Prompt A
From the amplifier power supply post, reproduce word for word the part that opens with the words containing "Hopefully in the" and closes with "upto about 700W).".
Prompt B
Answer these from the amplifier power supply post:
(i) What resistor value replaced the 7k in the feedback loop?
(ii) To roughly what output voltage was the supply lowered?
(iii) Instead of a heatsink, what will it be mounted to?

Source text
● ● ●
Hopefully in the not so far future, I plan to hook it up to a few UcD modules and try it out for a subwoofer application. I plan not to use a heatsink, just mounting it with another L-profile to the bottom of an aluminum case. I will check whether the temperature stays sufficiently low.
The configuration I now plan to use for first tests with UcD modules uses the 1000uF caps on the supply board (so total 2000uf per rail) and adding a 10.000uF ELNA Cerafine 63V per rail. I changed the resistor in the feedback loop from 7k to 33k and supply is stable at high current (tested upto about 700W).
I also lowered the output voltage from about 63-64V to about 58-59V since I do not want to risk the ELNA caps (changing two resistors).
● ● ●
Information supplied
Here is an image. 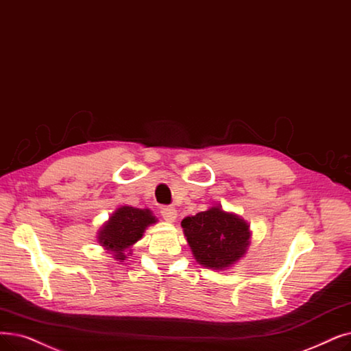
● ● ●
Full output A
Hopefully in the not so far future, I plan to hook it up to a few UcD modules and try it out for a subwoofer application. I plan not to use a heatsink, just mounting it with another L-profile to the bottom of an aluminum case. I will check whether the temperature stays sufficiently low.
The configuration I now plan to use for first tests with UcD modules uses the 1000uF caps on the supply board (so total 2000uf per rail) and adding a 10.000uF ELNA Cerafine 63V per rail. I changed the resistor in the feedback loop from 7k to 33k and supply is stable at high current (tested upto about 700W).

Full output B
(i) 33k
(ii) About 58-59V
(iii) The bottom of an aluminum case, using another L-profile